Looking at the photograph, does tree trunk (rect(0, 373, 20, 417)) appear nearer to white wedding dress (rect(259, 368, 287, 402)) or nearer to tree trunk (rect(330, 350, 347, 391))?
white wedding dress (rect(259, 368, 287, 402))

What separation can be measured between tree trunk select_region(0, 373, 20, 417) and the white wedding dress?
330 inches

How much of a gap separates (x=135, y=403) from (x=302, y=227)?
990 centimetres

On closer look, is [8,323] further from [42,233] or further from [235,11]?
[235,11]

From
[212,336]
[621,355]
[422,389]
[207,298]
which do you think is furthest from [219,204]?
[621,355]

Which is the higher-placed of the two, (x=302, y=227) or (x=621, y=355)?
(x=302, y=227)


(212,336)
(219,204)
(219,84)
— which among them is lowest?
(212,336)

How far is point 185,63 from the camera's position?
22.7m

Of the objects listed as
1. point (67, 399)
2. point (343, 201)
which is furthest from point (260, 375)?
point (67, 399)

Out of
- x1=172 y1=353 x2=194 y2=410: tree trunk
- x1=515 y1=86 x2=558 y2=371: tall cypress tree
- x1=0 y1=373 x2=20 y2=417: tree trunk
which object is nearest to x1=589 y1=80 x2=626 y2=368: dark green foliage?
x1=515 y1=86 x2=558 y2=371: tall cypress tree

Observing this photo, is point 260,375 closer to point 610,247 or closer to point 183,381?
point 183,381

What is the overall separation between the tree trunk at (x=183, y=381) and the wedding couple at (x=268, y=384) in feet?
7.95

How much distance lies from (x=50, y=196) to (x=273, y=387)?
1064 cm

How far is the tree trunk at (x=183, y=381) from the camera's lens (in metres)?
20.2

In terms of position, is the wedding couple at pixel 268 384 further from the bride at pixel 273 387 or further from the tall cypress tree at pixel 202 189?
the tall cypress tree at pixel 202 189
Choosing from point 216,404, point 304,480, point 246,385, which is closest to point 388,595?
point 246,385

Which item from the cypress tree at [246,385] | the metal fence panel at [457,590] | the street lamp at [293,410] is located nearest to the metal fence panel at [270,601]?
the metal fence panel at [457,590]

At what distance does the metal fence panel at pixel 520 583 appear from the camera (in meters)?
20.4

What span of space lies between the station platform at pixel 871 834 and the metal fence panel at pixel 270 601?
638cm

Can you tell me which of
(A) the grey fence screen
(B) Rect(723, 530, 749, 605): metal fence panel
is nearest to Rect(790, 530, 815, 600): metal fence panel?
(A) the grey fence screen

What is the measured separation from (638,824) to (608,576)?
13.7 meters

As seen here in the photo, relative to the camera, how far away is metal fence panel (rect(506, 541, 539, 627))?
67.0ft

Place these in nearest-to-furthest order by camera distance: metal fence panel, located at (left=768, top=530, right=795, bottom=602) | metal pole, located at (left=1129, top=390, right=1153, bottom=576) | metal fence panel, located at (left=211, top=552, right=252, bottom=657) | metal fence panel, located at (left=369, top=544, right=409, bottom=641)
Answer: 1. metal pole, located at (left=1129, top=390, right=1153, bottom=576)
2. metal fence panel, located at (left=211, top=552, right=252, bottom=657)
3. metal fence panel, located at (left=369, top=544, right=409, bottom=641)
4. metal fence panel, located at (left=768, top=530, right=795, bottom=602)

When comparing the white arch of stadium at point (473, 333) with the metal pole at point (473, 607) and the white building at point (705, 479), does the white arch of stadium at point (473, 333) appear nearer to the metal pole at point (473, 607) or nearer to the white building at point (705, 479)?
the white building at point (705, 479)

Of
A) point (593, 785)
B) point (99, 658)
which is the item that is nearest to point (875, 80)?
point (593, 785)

● ● ● ● ●

From the line holding "When comparing the" down to the final line above, quote every line exactly and only those lines.

» **REPLY**:
When comparing the white arch of stadium at point (473, 333) with the metal pole at point (473, 607) and the white building at point (705, 479), does the white arch of stadium at point (473, 333) appear nearer to the metal pole at point (473, 607) or nearer to the white building at point (705, 479)?
the white building at point (705, 479)

Of
A) point (593, 785)
B) point (99, 658)
which is the item that is nearest to point (875, 80)?
point (593, 785)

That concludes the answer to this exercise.